▸ **Görev a**
Verilen metindeki “Kadim kültürlere ait mitolojilerdeki” sözleriyle başlayan paragrafı, temel bilgilerini koruyarak madde listesi hâlinde yeniden yazınız.

▸ **Verilen Metin**

Bahaeddin Ögel, Oğuz Kağan için şöyle der. “Oğuz Destanı Türk Kozmolojisinin bir parçasıdır. Savaşları ve maceraları göklerde geçer. Oğuz Kağanda göklerde yaşayan bir kahraman idi. Efsanenin ortaya konuş şekli ve anlatımı bunu gösteriyor.” 12 Mayıs 2020
Nuray Bilgili
Oğuz, ister yaşamış bir kişi olsun, isterse simgeler aracılığıyla anlatılan bir kozmoloji mit’i, Türk milletinin en derin duygu merkezlerine dokunur ve onu harekete geçirir. Emile Durkheim’a göre Güneş, Ay ya da Yıldızlar, çoğunlukla dönemin ataları ile özdeşleştirilir ve söylenceler, semboller, simgeler bunlara göre yaratılır.1 Fakat mitolojilerde bunlar gizli, örtülü bir biçimde anlatılır. İnsan daima kendisini ve evreni anlamlandırma çabası içinde olmuştur. Bu süreçte çevresindeki ve gökyüzündeki varlıklara insan vizyonlu, fakat Tanrısal ve gerçeküstü özellikler yüklemiştir. Göğün kendisi insan ruhunda aşkınlık, güç ve kutsallık olarak şekillenir. Ünlü filozof Aristo’ya göre, yıldızlar insanüstü akli bir mahiyete sahiptir. Bunların yeryüzüne bir takım tesirleri vardır. Platon’un öğrencisi Philippos, gezegenlerin Tanrının bir parçası olduğunu öne sürerek, gezegenlere Tanrı isimleri vermiştir.
Mitsel unsurların baş aktörü olan tanrı ve tanrıçaların sıfatları ile gezegenlerin fonksiyonelliği arasında bir örtüşme söz konusudur. Gezegenler ile tanrılar arasında ilişki kurulurken, burçlar ile yersel kahramanlar denkleştirilmiştir. Jung’a göre; “anima”, (tanrıça) ve “animus”,( tanrı) arketiplerinin göksel karşılıkları, eril ve dişil nitelik verilen gezegenlerdir.2 Mitolojilerin önemli bir bölümünün ay, güneş, gezegen ve burç döngüleriyle bağlantılı olduğu, Jung tarafından da ifade edilir. Jung mitolojik imgeleri arketipler olarak niteler ve bu mistik sembollerin bilinçaltında şekillendiklerini ileri sürerek, metafizik alandan yansıyan mitolojik imgeleri, bilimsel bir çerçeve içine alır ve yorumlar. Ona göre; gezegenlerle ilişkilendirilen Tanrı ve Tanrıçalar, kolektif bilinç dışından yansıyan simgelerle ifade edilir. Ay, güneş ve diğer gezegenlere Tanrı ve Tanrıça isimleri verilmiştir. Buna göre; “ilk imgeler” (arketipler) Tanrı ve Tanrıçaların gezegensel sembolleridir
Kadim kültürlere ait mitolojilerdeki Tanrı ve Tanrıça karakterlerinin göksel yani gezegensel karşılıkları pek çok mitoloji araştırmacısı tarafından ortaya konmuştur. Örneğin Yunan mitolojisinde, Kronos Satürn’ün, Zeus Jüpiter’in, Ares Mars’ın, Afrodit Venüs’ün, Hermes Merkür’ün yersel izdüşümleri ve tanrı ve tanrıça arketipleridir. Aynı şekilde Sümer mitlerinde adı geçen tanrı ve tanrıçaların da gezegensel sembolleri vardır. Ninurta-Satürn, Marduk-Jüpiter, Nergal-Mars, Şamaş-Güneş, İştar (inanna)-Venüs, Nebo-Merkür ve Sin-Ay ile sembolize edilir.Bunların yanına Sami mitolojisini de ekleyebiliriz.

▸ **Sağlanan Malzeme**

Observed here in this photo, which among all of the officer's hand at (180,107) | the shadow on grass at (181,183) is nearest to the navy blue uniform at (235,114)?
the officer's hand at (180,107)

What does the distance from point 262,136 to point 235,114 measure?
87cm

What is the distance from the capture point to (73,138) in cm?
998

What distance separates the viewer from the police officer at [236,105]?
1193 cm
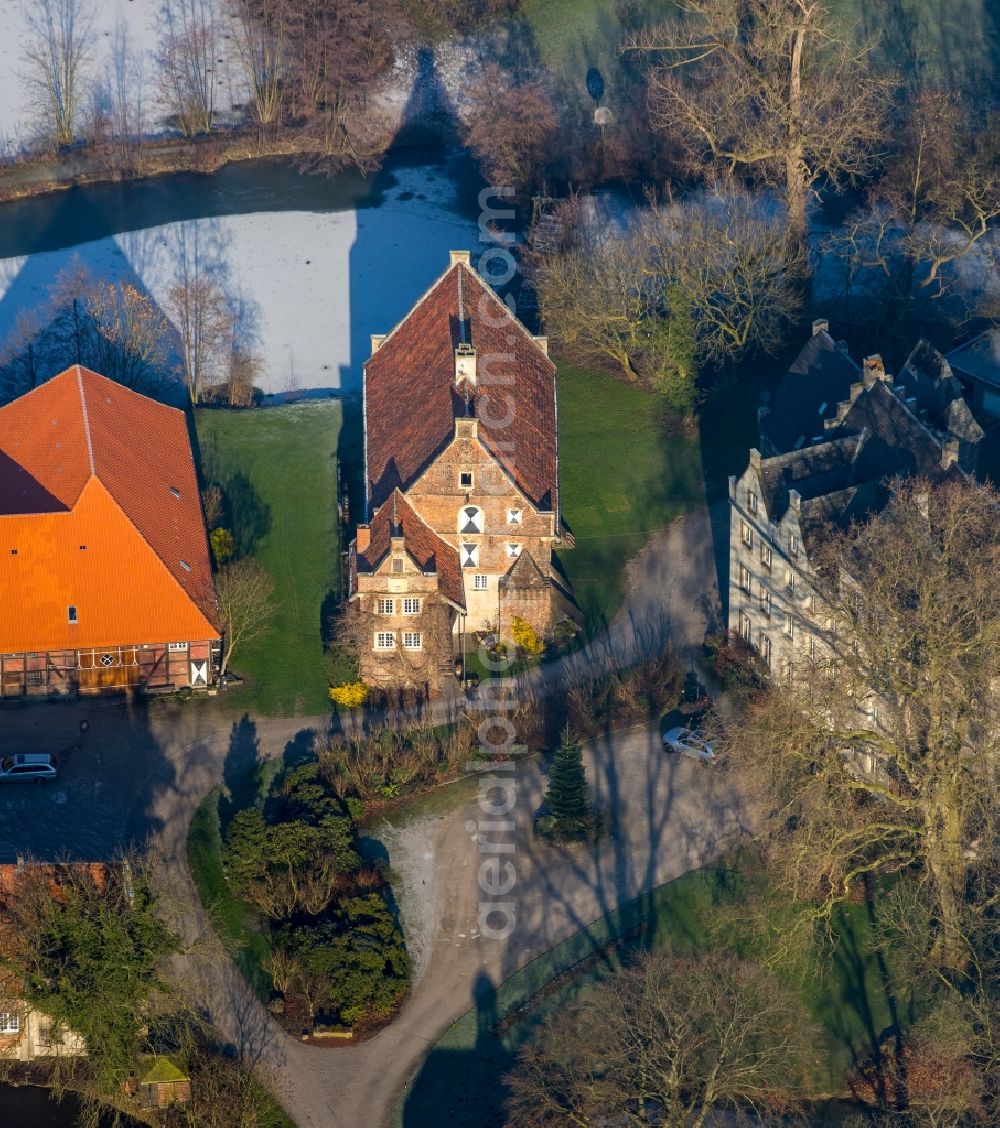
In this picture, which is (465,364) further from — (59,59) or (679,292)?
(59,59)

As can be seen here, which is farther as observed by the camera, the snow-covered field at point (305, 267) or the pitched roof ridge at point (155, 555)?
the snow-covered field at point (305, 267)

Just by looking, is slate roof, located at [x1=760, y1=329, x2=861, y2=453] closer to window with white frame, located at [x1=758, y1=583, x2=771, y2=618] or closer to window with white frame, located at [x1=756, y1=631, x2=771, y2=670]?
window with white frame, located at [x1=758, y1=583, x2=771, y2=618]

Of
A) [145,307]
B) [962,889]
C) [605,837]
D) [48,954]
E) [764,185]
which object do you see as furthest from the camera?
[764,185]

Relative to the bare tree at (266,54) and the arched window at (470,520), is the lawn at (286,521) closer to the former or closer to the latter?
the arched window at (470,520)

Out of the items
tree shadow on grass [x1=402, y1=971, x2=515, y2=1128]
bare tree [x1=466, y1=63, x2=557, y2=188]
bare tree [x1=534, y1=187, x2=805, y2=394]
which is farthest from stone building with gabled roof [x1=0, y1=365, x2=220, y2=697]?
bare tree [x1=466, y1=63, x2=557, y2=188]

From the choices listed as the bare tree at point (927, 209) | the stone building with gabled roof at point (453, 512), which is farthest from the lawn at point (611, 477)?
the bare tree at point (927, 209)

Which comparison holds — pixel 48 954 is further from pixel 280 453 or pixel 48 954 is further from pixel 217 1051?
pixel 280 453

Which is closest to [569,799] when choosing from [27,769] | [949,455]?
[949,455]

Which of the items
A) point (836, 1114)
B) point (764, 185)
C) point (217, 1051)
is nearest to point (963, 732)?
point (836, 1114)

▸ **Görev b**
Kayıtlarda “grass” sözcüğünü barındıran bütün satırları aynen gösteriniz.

▸ **Ayrıntılı Çözüm a**
- Kadim kültürlerin mitolojilerindeki tanrı ve tanrıça karakterlerinin gezegensel karşılıklarını pek çok mitoloji araştırmacısı ortaya koymuştur.
- Yunan mitolojisinde Kronos, Satürn'ün; Zeus, Jüpiter'in; Ares, Mars'ın; Afrodit, Venüs'ün; Hermes ise Merkür'ün yersel izdüşümüdür. Bu karakterler aynı zamanda tanrı ve tanrıça arketipleridir.
- Sümer mitlerinde tanrı ve tanrıçaların sembolleri şöyledir: Ninurta için Satürn, Marduk için Jüpiter, Nergal için Mars, Şamaş için Güneş, İştar (İnanna) için Venüs, Nebo için Merkür, Sin için Ay.
- Bu örneklere Sami mitolojisi de eklenebilir.

▸ **Ayrıntılı Çözüm b**
Observed here in this photo, which among all of the officer's hand at (180,107) | the shadow on grass at (181,183) is nearest to the navy blue uniform at (235,114)?
tree shadow on grass [x1=402, y1=971, x2=515, y2=1128]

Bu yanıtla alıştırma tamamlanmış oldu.